The city deploys benchspaces at locations where they might provide rest or a pleasurable vantage point, although our public behaviours have moved on, leaving the bench stranded, unattractive and unpopulated. As we rush through the city, we take in what the bench might offer without sitting down, hoping to experience virtual pleasure through association.
We partially appreciate the view, the scents in the air, the sounds made by nearby trees, the kind provision of a waste bin without actually stopping. But whilst we might appreciate these benchspace offers remotely, we fail to experience the primary, perhaps secret, function of un-programmed activity. Benchspace is where we submit ourselves to the city, to watch and be watched, and to filter out half the city behind us.
Falling outside our daily plans the bench tempts unplanned contemplation of our surroundings and /or ourselves. It’s a temptation that implies the luxury of time.
If benchspace offered experiences that could only be revealed by sitting down, then our curiosity might draw us to surrender to the temptation of the bench. While such an enabling device or intervention added to a benchspace will achieve direct responses, it also serves to bring the bench into casual use in the manner originally intended, and challenges the way we perceive these small moments of public life/space.Interventions range between transient actions that encourage momentarily increased social activity to permanent reinterpretation and reconstruction of sites with programmed hourly, daily and seasonal events.

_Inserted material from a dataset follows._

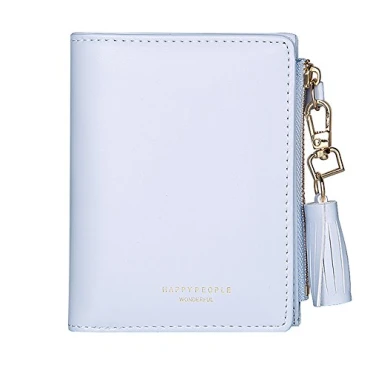 Buy TJEtrade Wallets for Women Leather Zipper Bifold Card Holder Online in UAE Buy TJEtrade Wallets for Women Leather Zipper Bifold Card Holder Online in UAE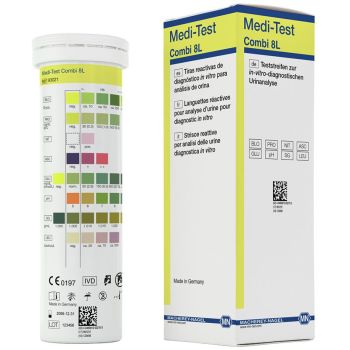 Medi-Test Combi 8 L Harnteststreifen (100 T.)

Transient interventions are economic and effective ways to heighten our expectations of benchspace, the same physical material can be deployed at a variety of sites in rotation generating engagement and challenging the way we interact with the city at these moments.
Such interventions cannot draw fully on the specific characteristics or opportunities of individual locations. Transient installations related to specific sites or recurring benchspace typologies are another possibility. Temporary interventions might be perceived as operating within the realms, and limits, of Fine Art and Performance.

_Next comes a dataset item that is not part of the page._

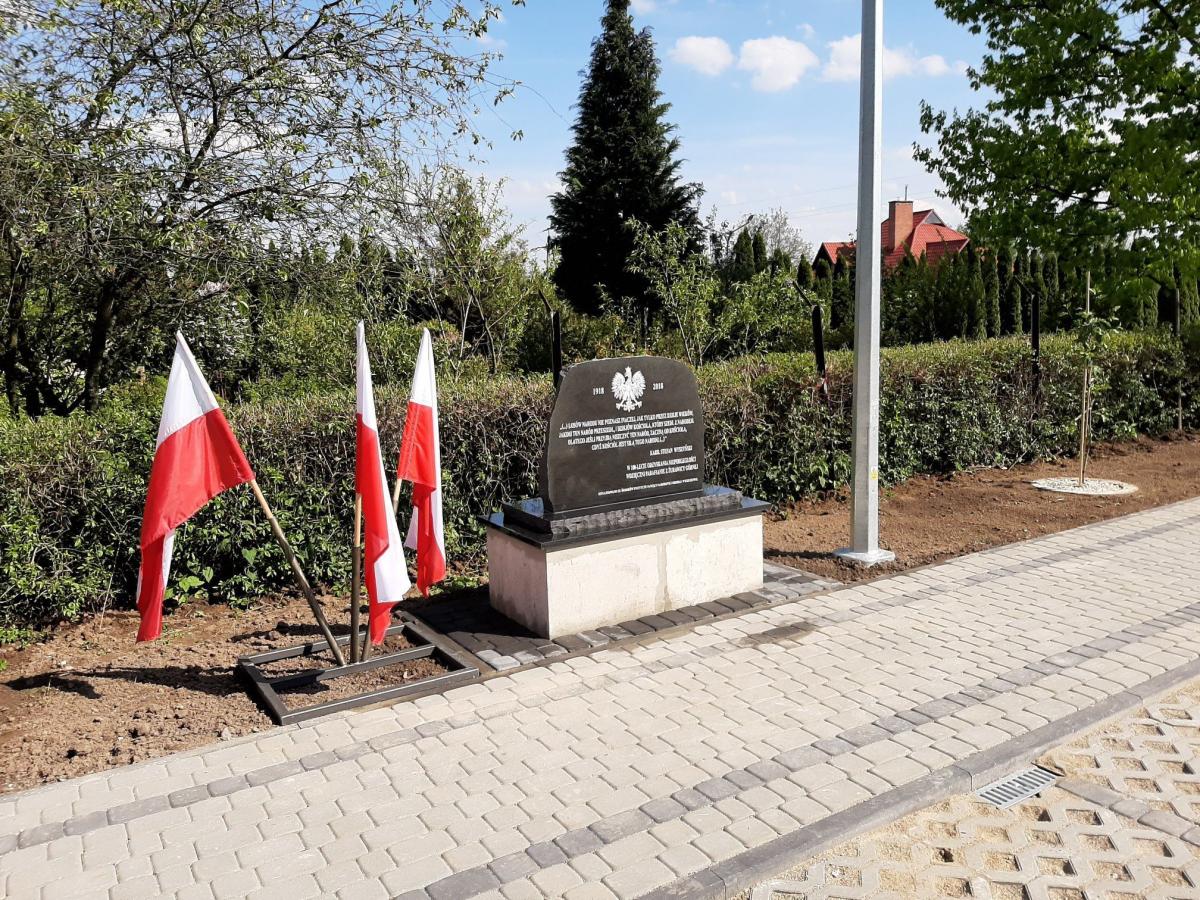 Skwer Prymasa Tysiąclecia w Żurawicy otwarty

These interventions influence perception of the quality of transient human experiences delivered by the metropolis, and hint at the effects that permanent installations might seek to achieve. By activating public perceptions of the spaces, they could point to ways in which permanent intervention might be received.
Improving perception of transient experience in public space is valuable and might adjust public expectations; it does not improve perceptions of what the permanent environment has to offer.
The population is less sensitised to this: whilst it might arouse little expressed opinion it registers on a subliminal scale and is stored in the brain under the ‘permanent qualities of my city’.
Benchspace can be used to initiate relevant, contemporary and permanent readings of the city adding to value attributed to ‘the permanent qualities of my city’.